Thai junta-picked lawmakers give military $124M budget hike

BANGKOK, Thailand – Thailand's junta-appointed lawmakers on Thursday, September 8, signed off on a nearly $124-million budget hike for defense spending, while funds for education and infrastructure were pared back.

The army seized power from the civilian government in 2014, saying it was forced to act to end bloody street protests and rampant corruption. 

The army, navy, and air force will receive a 2% raise taking next year's spending to 210.7 billion baht (nearly $6.1 billion), according to the budget endorsed by the hand-picked National Legislative Assembly.

The budget comes into effect next month and runs until September 2017. 

It is the 3rd straight year of rises in state spending for defense since the coup.

Thailand's royalist military has for decades been at the center of politics, battering down the country's nascent democratic movements.
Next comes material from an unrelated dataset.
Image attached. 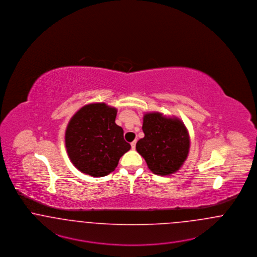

Each coup has broadly been followed by a handsome budget hike, while the civilian leaders who have governed intermittently have also lavished cash on the powerful military hoping to curry favor. 

The budget for education was given a 4.7% haircut to 493 billion baht ($14.1 billion) and transport was cut by two-thirds from $136 billion baht to $63.5 billion.

"This budget will be spent based on laws and rules to maintain the country's fiscal discipline," Wisanu Krea-Ngam, deputy prime Minister, said in televised comments at the end of the vote, promising the budget allocation had been carefully considered.

Experts say the budget follows a pattern that has seen defense spending creep up from around $5.7 billion a year before the coup.

"Perhaps the rise does not appear to be breathtaking but the amount of spending is remarkable – really more than ever before," said Paul Chambers, a Thailand-based expert on the military, adding it was unclear how the spending had been justified.

After years of impressive growth, Thailand's economy is faltering, mired in high household debt, stuttering exports, and low consumer confidence.